Lors du déjeuner annuel des ambassadeurs, organisé par la Banque africaine de développement (BAD), à Abidjan, en Côte d'Ivoire, le 5 février, le président du groupe de la BAD, Sidi Ould Tah, a exposé sa vision stratégique dans un environnement international « parmi les plus complexes et les plus agités », pour répondre au défi du financement du développement du continent africain, estimé à plus de 400 milliards de dollars par an, un montant colossal que les seules ressources de la banque demeurent insuffisantes pour couvrir.
Pour répondre à cette situation, Sidi Ould Tah entend mettre en place une nouvelle approche financière axée sur « quatre points cardinaux » pour mobiliser des ressources aptes à couvrir les besoins de financement du développement africain.
Quatre axes prioritaires
Le premier pilier repose sur la mobilisation à grande échelle des financements, grâce notamment à des partenariats avec le secteur privé et au recours à l'épargne africaine. Cette volonté d'attirer et de mobiliser des capitaux vise clairement à élargir les capacités d'intervention de la BAD.
Le deuxième pilier concerne la mise en place d'une nouvelle architecture financière. Sidi Ould Tah estime que « l'Afrique ne manque pas de ressources », mais souffre d'une mauvaise allocation. Il rappelle que les actifs cumulés des fonds souverains, fonds de pension et investisseurs institutionnels africains sont évalués à près de 1 000 milliards de dollars, plaidant pour leur orientation vers des investissements productifs plutôt que vers des placements passifs.
Le troisième pilier vise la création d'emplois à travers le renforcement des PME, la formalisation progressive de l'économie informelle et la refonte des systèmes éducatifs. Le quatrième met l'accent sur la consolidation d'une approche « gagnant-gagnant » avec les institutions financières.
Un rôle de « chef d'orchestre »
Selon Sidi Ould Tah, la nouvelle réforme ambitionne de mieux coordonner les institutions financières africaines, souvent fragmentées, en organisant son architecture sur trois niveaux (continental, régional et national). Dans ce schéma, la BAD jouerait un rôle de « chef d'orchestre » chargé de fédérer les acteurs et de mobiliser des ressources conséquentes pour financer le développement du continent.
Des concertations ont déjà été engagées avec des banques de développement et des fonds souverains, tandis que des discussions avec les banques centrales sont prévues prochainement.

- Travail à faire -
[a] Répondez brièvement à ces questions à partir de l'extrait sur la BAD :
(i) À combien est estimé chaque année le financement du développement du continent africain ?
(ii) À combien sont évalués les actifs cumulés des fonds souverains, fonds de pension et investisseurs institutionnels africains ?
(iii) Quels sont les trois niveaux sur lesquels la réforme organise son architecture ?
[b] Recopiez le passage de l'extrait sur la BAD qui commence à "Pour répondre à" et se termine à "d'intervention de la BAD.".
Les enregistrements n'ont aucun lien avec l'extrait sur la BAD.

- Enregistrements fournis -
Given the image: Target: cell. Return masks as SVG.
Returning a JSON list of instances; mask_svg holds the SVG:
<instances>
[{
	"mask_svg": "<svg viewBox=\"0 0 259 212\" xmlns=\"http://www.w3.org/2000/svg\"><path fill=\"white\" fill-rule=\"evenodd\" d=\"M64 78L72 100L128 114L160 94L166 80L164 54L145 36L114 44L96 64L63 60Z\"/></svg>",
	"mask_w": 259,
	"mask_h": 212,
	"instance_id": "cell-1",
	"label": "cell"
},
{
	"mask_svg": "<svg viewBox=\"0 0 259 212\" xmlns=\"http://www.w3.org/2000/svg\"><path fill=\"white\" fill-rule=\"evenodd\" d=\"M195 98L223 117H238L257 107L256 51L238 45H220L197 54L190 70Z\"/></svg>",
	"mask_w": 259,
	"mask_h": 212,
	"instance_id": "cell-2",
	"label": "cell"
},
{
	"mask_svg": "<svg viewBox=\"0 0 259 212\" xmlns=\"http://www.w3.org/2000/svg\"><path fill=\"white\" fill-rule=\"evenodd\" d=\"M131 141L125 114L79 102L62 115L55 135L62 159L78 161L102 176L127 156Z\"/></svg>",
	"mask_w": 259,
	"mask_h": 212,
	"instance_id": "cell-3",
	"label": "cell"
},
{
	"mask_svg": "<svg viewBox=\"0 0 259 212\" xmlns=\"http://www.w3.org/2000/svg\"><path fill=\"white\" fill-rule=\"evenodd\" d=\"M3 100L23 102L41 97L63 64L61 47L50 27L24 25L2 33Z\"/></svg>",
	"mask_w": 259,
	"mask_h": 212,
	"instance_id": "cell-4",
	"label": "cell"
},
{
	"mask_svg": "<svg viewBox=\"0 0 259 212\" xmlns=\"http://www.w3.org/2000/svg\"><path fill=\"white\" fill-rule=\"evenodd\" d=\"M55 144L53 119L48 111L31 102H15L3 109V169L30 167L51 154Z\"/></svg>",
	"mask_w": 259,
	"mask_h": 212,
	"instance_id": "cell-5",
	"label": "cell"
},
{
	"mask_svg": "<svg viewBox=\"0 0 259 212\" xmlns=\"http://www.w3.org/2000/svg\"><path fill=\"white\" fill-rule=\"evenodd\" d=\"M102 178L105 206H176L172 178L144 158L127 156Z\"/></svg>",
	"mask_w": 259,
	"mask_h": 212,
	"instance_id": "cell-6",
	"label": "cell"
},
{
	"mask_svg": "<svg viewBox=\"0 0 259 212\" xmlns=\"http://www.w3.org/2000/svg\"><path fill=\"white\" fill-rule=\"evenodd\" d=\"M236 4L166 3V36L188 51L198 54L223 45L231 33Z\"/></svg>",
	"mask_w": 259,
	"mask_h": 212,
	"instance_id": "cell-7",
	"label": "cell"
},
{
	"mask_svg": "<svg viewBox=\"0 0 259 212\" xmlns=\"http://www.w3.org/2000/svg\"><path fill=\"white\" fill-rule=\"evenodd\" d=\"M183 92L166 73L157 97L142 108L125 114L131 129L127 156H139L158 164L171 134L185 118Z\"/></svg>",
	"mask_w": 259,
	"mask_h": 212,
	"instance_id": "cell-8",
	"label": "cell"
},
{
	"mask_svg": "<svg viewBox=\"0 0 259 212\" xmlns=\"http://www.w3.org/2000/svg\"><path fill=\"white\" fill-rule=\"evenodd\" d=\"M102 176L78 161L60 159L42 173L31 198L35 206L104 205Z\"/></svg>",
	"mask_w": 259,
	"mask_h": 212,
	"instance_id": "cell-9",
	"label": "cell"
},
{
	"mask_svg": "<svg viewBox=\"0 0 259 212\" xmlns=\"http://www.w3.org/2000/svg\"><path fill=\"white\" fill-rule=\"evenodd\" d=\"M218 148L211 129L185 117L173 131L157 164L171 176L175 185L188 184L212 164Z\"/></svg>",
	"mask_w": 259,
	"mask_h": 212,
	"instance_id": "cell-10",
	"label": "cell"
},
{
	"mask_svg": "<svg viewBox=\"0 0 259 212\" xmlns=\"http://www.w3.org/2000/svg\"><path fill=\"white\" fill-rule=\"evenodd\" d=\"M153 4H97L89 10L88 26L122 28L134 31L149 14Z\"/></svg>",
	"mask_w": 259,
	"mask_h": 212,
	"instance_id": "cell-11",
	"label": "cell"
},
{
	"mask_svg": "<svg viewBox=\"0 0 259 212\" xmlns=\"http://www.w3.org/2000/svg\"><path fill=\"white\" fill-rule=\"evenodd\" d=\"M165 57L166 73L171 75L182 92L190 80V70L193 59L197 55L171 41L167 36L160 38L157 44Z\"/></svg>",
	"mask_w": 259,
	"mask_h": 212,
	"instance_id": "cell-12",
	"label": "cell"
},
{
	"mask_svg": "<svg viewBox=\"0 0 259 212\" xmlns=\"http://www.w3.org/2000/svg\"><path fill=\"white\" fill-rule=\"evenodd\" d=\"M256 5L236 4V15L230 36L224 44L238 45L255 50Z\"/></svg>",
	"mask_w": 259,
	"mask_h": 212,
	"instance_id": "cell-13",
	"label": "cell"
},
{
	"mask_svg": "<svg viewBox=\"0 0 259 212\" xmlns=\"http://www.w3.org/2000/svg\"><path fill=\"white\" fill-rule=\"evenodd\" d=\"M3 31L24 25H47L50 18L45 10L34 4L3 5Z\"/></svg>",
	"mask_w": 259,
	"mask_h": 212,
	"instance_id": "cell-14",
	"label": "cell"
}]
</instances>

- Réponses par tâche -
[a]
(i) À plus de 400 milliards de dollars par an.
(ii) À près de 1 000 milliards de dollars.
(iii) Continental, régional et national.

[b]
Pour répondre à cette situation, Sidi Ould Tah entend mettre en place une nouvelle approche financière axée sur « quatre points cardinaux » pour mobiliser des ressources aptes à couvrir les besoins de financement du développement africain.
Quatre axes prioritaires
Le premier pilier repose sur la mobilisation à grande échelle des financements, grâce notamment à des partenariats avec le secteur privé et au recours à l'épargne africaine. Cette volonté d'attirer et de mobiliser des capitaux vise clairement à élargir les capacités d'intervention de la BAD.